DIRECTIONS FOR THIS TASK: Entries follow. Give back exactly the lines starting at the one containing "Photo: Anartia jatrophae" and ending at the one containing "Cinnamon Black Bear", and no other lines.

LISTED RECORDS:
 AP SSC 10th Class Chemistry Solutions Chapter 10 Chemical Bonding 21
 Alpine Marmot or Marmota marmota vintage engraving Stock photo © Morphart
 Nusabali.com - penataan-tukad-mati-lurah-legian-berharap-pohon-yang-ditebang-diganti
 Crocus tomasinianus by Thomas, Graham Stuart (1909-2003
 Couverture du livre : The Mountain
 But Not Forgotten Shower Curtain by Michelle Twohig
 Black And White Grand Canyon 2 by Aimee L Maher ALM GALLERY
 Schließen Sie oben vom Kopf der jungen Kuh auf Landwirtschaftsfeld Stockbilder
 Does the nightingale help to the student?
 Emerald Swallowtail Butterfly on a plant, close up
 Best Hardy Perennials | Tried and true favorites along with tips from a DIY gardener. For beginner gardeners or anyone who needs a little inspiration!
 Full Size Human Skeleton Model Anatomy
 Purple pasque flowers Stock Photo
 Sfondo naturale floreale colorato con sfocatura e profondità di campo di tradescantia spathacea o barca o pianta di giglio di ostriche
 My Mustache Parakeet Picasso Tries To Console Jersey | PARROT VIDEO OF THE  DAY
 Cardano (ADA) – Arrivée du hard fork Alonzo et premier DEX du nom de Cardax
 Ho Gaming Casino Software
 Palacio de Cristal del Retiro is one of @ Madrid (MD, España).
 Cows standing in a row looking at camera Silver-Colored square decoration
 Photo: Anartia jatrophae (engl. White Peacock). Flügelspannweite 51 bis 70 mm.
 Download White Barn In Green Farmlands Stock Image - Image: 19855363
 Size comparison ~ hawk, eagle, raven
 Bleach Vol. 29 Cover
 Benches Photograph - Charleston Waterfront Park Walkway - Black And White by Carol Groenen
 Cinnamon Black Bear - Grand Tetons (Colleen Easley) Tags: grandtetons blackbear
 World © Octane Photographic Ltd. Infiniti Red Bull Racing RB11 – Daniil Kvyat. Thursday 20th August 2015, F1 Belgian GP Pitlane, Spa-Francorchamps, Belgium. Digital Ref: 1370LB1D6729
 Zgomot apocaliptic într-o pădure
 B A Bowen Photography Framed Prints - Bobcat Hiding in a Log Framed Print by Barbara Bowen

OUTPUT OF THE TASK:
 Photo: Anartia jatrophae (engl. White Peacock). Flügelspannweite 51 bis 70 mm.
 Download White Barn In Green Farmlands Stock Image - Image: 19855363
 Size comparison ~ hawk, eagle, raven
 Bleach Vol. 29 Cover
 Benches Photograph - Charleston Waterfront Park Walkway - Black And White by Carol Groenen
 Cinnamon Black Bear - Grand Tetons (Colleen Easley) Tags: grandtetons blackbear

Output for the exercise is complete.